Extract the full set of records that follows, word for word.

▶ Data supplied
◆ ◆ ◆ ◆ ◆ ◆ ◆
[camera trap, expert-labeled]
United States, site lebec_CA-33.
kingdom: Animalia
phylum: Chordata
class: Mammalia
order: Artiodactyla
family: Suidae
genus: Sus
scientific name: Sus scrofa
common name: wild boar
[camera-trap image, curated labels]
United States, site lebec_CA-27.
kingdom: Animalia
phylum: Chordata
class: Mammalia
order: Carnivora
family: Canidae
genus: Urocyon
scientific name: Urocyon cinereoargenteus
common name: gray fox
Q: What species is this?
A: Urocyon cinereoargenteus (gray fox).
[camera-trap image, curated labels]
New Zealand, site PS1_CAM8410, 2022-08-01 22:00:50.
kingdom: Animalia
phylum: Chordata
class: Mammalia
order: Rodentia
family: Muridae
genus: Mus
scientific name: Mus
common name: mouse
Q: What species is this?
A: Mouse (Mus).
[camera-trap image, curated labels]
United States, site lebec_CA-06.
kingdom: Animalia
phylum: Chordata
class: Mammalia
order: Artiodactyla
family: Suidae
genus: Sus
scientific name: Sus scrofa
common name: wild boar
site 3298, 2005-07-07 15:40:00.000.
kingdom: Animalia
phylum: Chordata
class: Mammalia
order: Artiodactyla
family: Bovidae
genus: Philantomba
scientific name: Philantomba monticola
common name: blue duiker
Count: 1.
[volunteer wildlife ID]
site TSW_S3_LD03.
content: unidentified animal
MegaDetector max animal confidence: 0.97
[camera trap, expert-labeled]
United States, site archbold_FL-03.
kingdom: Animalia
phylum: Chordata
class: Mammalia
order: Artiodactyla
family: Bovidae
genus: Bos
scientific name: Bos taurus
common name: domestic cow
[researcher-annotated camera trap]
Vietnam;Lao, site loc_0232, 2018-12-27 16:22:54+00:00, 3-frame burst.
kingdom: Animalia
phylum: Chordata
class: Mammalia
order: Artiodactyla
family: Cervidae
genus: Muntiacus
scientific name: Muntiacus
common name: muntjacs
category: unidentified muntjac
◆ ◆ ◆ ◆ ◆ ◆ ◆
▶ Answer to this exercise
[camera trap, expert-labeled]
United States, site lebec_CA-33.
kingdom: Animalia
phylum: Chordata
class: Mammalia
order: Artiodactyla
family: Suidae
genus: Sus
scientific name: Sus scrofa
common name: wild boar
[camera-trap image, curated labels]
United States, site lebec_CA-27.
kingdom: Animalia
phylum: Chordata
class: Mammalia
order: Carnivora
family: Canidae
genus: Urocyon
scientific name: Urocyon cinereoargenteus
common name: gray fox
Q: What species is this?
A: Urocyon cinereoargenteus (gray fox).
[camera-trap image, curated labels]
New Zealand, site PS1_CAM8410, 2022-08-01 22:00:50.
kingdom: Animalia
phylum: Chordata
class: Mammalia
order: Rodentia
family: Muridae
genus: Mus
scientific name: Mus
common name: mouse
Q: What species is this?
A: Mouse (Mus).
[camera-trap image, curated labels]
United States, site lebec_CA-06.
kingdom: Animalia
phylum: Chordata
class: Mammalia
order: Artiodactyla
family: Suidae
genus: Sus
scientific name: Sus scrofa
common name: wild boar
site 3298, 2005-07-07 15:40:00.000.
kingdom: Animalia
phylum: Chordata
class: Mammalia
order: Artiodactyla
family: Bovidae
genus: Philantomba
scientific name: Philantomba monticola
common name: blue duiker
Count: 1.
[volunteer wildlife ID]
site TSW_S3_LD03.
content: unidentified animal
MegaDetector max animal confidence: 0.97
[camera trap, expert-labeled]
United States, site archbold_FL-03.
kingdom: Animalia
phylum: Chordata
class: Mammalia
order: Artiodactyla
family: Bovidae
genus: Bos
scientific name: Bos taurus
common name: domestic cow
[researcher-annotated camera trap]
Vietnam;Lao, site loc_0232, 2018-12-27 16:22:54+00:00, 3-frame burst.
kingdom: Animalia
phylum: Chordata
class: Mammalia
order: Artiodactyla
family: Cervidae
genus: Muntiacus
scientific name: Muntiacus
common name: muntjacs
category: unidentified muntjac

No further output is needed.